Article

Deep Brain Stimulation in Older Patients: Safe

In Parkinson’s disease (PD), medication-based therapy efficacy wanes and “wearing off” symptoms develop over time.

In Parkinson’s disease (PD), medication-based therapy efficacy wanes and “wearing off” symptoms develop over time.

Deep brain stimulation (DBS) is an emerging major treatment modality in PD, targeting the ventral intermediate thalamic nucleus for tremor-dominant PD and the subthalamic nucleus and the globus pallidus interna for akinetic-rigid disease.

DBS acts as an adjunctive measure with medication to reduce dyskinesia and daily doses; it does not replace medication.

An article published ahead-of-print in World Neurosurgery indicated that DBS effectively improved motor function and levodopa equivalence daily doses (LEDD) in Parkinson’s disease patients 70 years and older.

This single center retrospective study used the Unified Parkinson's Disease Rating Scale III to measure motor function. The researchers quantified medication requirement with levodopa equivalent daily doses.
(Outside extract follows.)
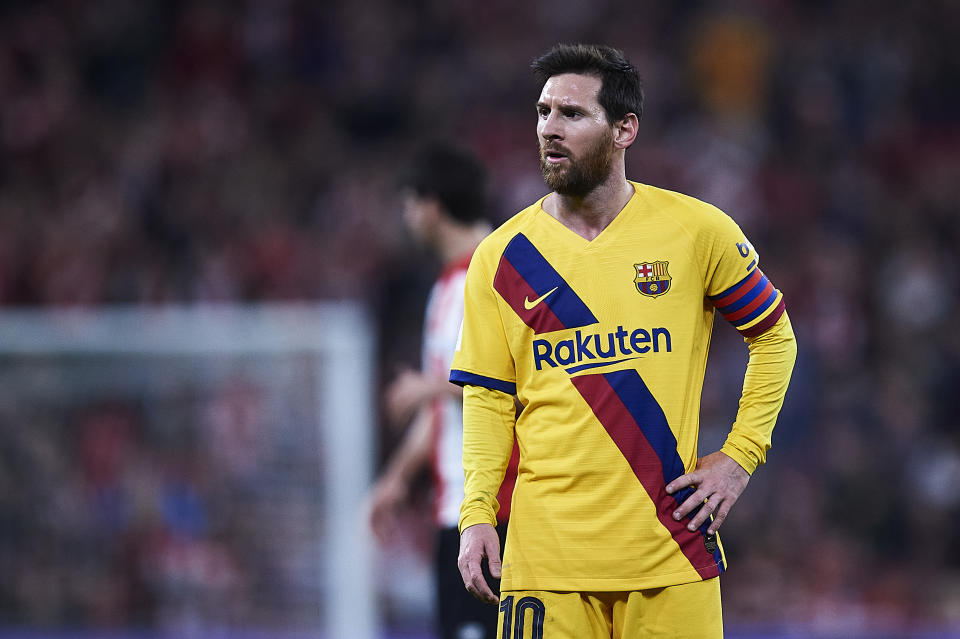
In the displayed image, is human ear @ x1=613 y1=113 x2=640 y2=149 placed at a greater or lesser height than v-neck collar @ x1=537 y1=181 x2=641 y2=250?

DBS decreased average LEDD from 891.94 mg to 559.6 mg and average doses per day from 11.54 to 7.97. Follow-up beyond two years was rare but the researchers predicted DBS’ efficacy to diminish over time.

Patients’ UPDRS-III scores decreased from 31.79 pre-operatively to 15.5 postoperatively. This reduction in motor symptoms is consistent with prior studies in all and older patients.

Adverse operative outcomes (e.g. hardware infections, gait disturbances, and speech problems) were similar to the rates experience in younger cohorts. The study authors call for long-term follow-up beyond the average 23.5 month follow-up currently considered standard in studies.

Careful selection of surgical candidates allows access to the motor function and dose reduction benefits of deep brain stimulation in patients over 70 years old.